HD is a devastating and incurable progressive neurodegenerative genetic disorder that affects motor coordination and leads to severe physical and cognitive decline. Currently, there are about 30,000 people in North America diagnosed with HD and another 150,000 people at risk for developing the disease. The disease pathology stems from a mutation in the huntingtin gene (HTT), resulting in the accumulation of a toxic protein leading to neuronal cell death and systemic dysfunction. Buck Scientists screened more than 7,800 genes pre-selected as potential drug targets to identify modifiers of HD toxicity in human cells, using technology that silences specific genes prior to analysis.

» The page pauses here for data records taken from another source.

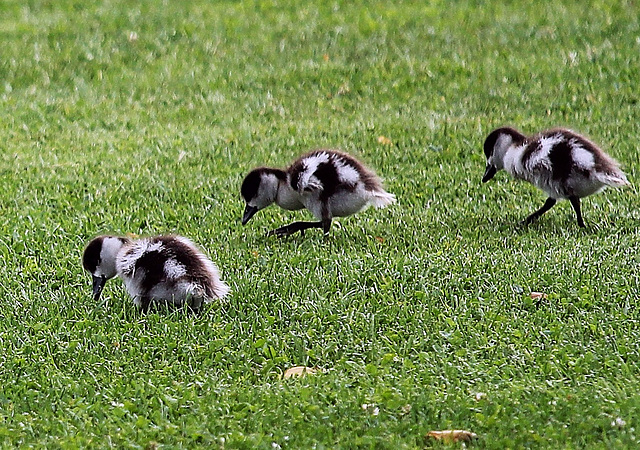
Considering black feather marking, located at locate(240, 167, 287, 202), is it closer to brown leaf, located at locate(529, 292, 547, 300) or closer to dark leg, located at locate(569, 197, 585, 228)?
dark leg, located at locate(569, 197, 585, 228)

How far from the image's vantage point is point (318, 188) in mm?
7516

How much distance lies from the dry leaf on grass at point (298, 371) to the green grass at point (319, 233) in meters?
0.07

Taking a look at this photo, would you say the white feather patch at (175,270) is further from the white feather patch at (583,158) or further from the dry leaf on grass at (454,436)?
the white feather patch at (583,158)

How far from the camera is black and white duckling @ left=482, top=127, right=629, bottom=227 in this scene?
752 centimetres

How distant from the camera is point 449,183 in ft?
30.8

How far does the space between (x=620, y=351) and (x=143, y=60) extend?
10.3m

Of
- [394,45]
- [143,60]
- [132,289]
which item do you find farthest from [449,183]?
[143,60]

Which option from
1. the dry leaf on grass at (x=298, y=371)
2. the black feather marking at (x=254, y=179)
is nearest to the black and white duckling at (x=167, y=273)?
the dry leaf on grass at (x=298, y=371)

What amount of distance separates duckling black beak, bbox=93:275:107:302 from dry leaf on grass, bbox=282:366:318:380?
1.68 metres

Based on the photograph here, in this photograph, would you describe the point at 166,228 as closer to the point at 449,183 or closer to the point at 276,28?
the point at 449,183

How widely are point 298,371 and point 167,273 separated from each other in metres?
1.14

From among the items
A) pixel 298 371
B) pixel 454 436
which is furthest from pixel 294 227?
pixel 454 436

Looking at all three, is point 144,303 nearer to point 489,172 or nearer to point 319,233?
point 319,233

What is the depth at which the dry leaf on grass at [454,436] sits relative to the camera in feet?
14.2
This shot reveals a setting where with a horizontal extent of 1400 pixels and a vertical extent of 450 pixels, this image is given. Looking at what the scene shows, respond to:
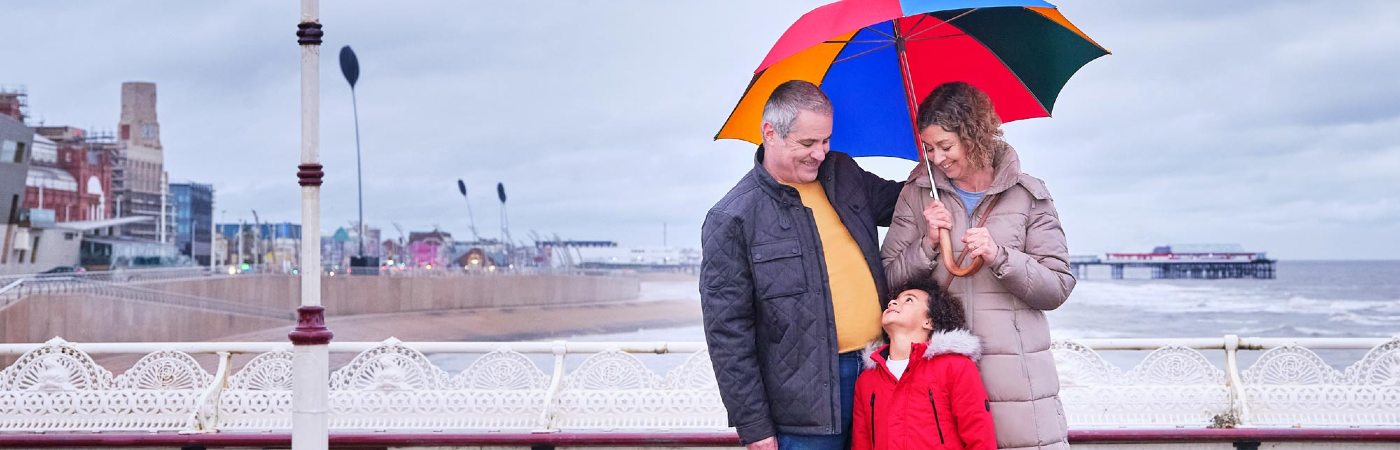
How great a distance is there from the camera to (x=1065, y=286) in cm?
287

Lead author Robert Hughes said that among the diverse range of modifiers identified, this study showed that RRAS, a gene involved in cell motility and neuronal development, is a potent modulator of HD toxicity in multiple HD models. "Our data indicates that the pathogenic effects of the HTT mutation on this pathway can be corrected at multiple intervention points and that pharmacological manipulation of RRAS signaling may confer therapeutic benefit in HD," Hughes said. Follow up work on the RRAS pathway is now underway in the Hughes lab and in the lab of Buck faculty member Lisa M. Ellerby, PhD.
Hughes said many molecular hits identified in the screening were validated in human cell, mouse cell and fruit fly models of HD – and that all the data from the study will be available to the public. "Our hope is that HD researchers will look at these targets and find modifiers relevant to the areas they already work on," said Hughes. "Ideally, pharmaceutical companies already working on some these pathways could build on their current knowledge and expertise by focusing their attention on the challenge to develop therapies for HD."